### ACTIVITY A
The passage on tax schemes lists what the trust schemes the IRS investigates usually involve. Name every item on that list.

Abusing an otherwise valid trust arrangement
A trust is an arrangement in which one person holds property for the benefit of another. There are many valid reasons to establish a trust – probate avoidance, securing funds for a minor or special needs child, protecting certain assets from creditors, etc.
Foreign trusts are also good asset protection devices. They are established in other countries and can help to diversify your portfolio, among other things. However, when multiple layers of trusts are used to hide true ownership of an account, disguise transactions, and avoid filing Form 3520, Annual Return To Report Transactions With Foreign Trusts and Receipt of Certain Foreign Gifts, then everyone involved may be subject to significant penalties.
The IRS actively investigates these schemes, which usually involve:
- a fake mortgage or rental agreement
- fake invoices
- invoices for services that were never performed
- phony purchase and sale agreements
These schemes are illegal and get taxpayers into a great deal of trouble with the federal government. The penalty for failure to report the transfer of property to a foreign trust or a foreign trust distribution is subject to a 35% penalty on the gross value of the transaction.
Conservation easements: Taking a great thing and turning it on its head
The conservation easement is an excellent estate planning tool that enables owners of significant property to protect their land or buildings for future generations. The owner donates a portion or specific right in their property (land or buildings) for conservation purposes, retains ownership over the rest, and gets a charitable deduction.
Unfortunately, some taxpayers are falling for schemes advertised by promoters in which multiple, tiered entities or pass-through entities are used to generate an inflated charitable deduction. These “syndicated conservation easement” schemes utilize exaggerated appraisals of the conservation easement based on unreasonable assumptions of their development potential.
The Treasury Department and the IRS are aware that some taxpayers may have filed their tax returns under the mistaken impression that they were entitled to the full tax benefits they claimed for their conservation easement. The government is urging taxpayers to take corrective action and ensure proper disclosure.

### ACTIVITY B
Pick out every row below that contains the word "estudio", and copy each one in full. Case counts.

### DATA EXTRACTS
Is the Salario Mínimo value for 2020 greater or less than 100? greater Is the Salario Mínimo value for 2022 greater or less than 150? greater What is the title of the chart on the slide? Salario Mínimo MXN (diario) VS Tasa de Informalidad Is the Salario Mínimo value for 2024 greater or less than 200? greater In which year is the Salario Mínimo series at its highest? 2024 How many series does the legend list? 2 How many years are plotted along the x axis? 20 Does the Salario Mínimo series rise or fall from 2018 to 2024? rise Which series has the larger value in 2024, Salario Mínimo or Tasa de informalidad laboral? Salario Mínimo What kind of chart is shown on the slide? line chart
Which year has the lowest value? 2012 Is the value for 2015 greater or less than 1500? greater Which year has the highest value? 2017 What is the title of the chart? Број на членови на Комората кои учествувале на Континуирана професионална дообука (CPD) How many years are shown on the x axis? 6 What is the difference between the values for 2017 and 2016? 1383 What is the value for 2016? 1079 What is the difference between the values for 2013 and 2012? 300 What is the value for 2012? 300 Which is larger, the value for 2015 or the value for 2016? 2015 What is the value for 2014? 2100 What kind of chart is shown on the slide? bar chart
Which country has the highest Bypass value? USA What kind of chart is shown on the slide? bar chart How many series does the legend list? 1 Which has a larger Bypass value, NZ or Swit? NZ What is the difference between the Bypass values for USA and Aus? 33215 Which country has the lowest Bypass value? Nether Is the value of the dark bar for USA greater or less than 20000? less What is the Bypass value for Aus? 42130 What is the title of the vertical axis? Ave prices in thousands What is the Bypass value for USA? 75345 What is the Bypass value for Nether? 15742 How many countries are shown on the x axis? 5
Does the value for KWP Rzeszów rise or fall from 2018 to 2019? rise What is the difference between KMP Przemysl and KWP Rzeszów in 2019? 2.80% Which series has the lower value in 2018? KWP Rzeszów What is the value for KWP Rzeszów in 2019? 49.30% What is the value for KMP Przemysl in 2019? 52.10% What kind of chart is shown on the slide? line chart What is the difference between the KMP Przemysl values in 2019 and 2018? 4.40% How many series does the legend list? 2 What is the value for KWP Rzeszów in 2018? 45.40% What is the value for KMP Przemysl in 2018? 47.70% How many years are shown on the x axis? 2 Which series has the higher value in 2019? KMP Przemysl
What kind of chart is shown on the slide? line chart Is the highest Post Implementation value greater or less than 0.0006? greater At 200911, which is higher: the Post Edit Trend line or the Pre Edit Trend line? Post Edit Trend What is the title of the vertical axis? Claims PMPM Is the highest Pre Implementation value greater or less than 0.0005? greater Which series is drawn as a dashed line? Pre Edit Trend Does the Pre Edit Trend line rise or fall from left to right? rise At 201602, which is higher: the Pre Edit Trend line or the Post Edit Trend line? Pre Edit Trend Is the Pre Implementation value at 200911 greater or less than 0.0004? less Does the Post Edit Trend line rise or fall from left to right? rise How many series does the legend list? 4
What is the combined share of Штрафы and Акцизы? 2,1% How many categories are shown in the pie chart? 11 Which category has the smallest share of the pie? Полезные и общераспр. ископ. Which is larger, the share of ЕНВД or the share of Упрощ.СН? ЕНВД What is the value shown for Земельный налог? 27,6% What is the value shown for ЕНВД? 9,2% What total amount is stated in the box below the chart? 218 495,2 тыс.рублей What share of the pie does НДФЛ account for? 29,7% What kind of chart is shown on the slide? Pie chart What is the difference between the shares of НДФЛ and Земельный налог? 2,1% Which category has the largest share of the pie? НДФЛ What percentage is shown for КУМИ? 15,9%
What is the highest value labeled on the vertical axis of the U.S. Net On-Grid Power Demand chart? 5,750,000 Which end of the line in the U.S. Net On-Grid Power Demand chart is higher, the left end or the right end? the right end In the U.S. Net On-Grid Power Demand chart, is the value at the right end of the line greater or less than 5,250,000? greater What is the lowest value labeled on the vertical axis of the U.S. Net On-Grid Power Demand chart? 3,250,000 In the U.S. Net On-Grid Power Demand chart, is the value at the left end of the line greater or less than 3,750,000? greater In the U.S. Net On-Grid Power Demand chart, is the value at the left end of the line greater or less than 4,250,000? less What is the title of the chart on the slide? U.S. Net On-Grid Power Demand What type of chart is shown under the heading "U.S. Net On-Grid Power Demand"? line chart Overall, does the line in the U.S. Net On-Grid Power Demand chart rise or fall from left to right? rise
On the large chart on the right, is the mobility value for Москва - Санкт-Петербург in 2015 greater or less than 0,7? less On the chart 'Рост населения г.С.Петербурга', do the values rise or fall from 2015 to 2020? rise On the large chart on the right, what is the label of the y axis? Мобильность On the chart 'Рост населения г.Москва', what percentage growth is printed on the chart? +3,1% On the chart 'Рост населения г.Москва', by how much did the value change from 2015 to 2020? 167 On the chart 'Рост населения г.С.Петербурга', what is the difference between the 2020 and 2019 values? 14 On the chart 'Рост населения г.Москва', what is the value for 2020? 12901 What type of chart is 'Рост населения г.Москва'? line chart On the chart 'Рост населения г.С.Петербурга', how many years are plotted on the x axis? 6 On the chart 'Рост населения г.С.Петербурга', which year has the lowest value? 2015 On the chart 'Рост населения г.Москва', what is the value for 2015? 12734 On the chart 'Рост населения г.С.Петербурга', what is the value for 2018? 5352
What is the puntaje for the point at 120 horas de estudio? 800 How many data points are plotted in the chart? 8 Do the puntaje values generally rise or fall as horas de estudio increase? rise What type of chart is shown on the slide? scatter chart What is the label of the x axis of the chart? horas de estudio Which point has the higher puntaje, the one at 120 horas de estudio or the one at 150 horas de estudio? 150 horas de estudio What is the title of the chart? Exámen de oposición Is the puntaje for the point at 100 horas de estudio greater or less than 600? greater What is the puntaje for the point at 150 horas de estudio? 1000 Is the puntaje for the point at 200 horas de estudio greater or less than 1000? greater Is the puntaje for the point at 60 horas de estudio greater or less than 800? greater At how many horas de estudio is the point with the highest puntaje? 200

### ANSWER AREA A
- a fake mortgage or rental agreement
- fake invoices
- invoices for services that were never performed
- phony purchase and sale agreements

### ANSWER AREA B
What is the puntaje for the point at 120 horas de estudio? 800 How many data points are plotted in the chart? 8 Do the puntaje values generally rise or fall as horas de estudio increase? rise What type of chart is shown on the slide? scatter chart What is the label of the x axis of the chart? horas de estudio Which point has the higher puntaje, the one at 120 horas de estudio or the one at 150 horas de estudio? 150 horas de estudio What is the title of the chart? Exámen de oposición Is the puntaje for the point at 100 horas de estudio greater or less than 600? greater What is the puntaje for the point at 150 horas de estudio? 1000 Is the puntaje for the point at 200 horas de estudio greater or less than 1000? greater Is the puntaje for the point at 60 horas de estudio greater or less than 800? greater At how many horas de estudio is the point with the highest puntaje? 200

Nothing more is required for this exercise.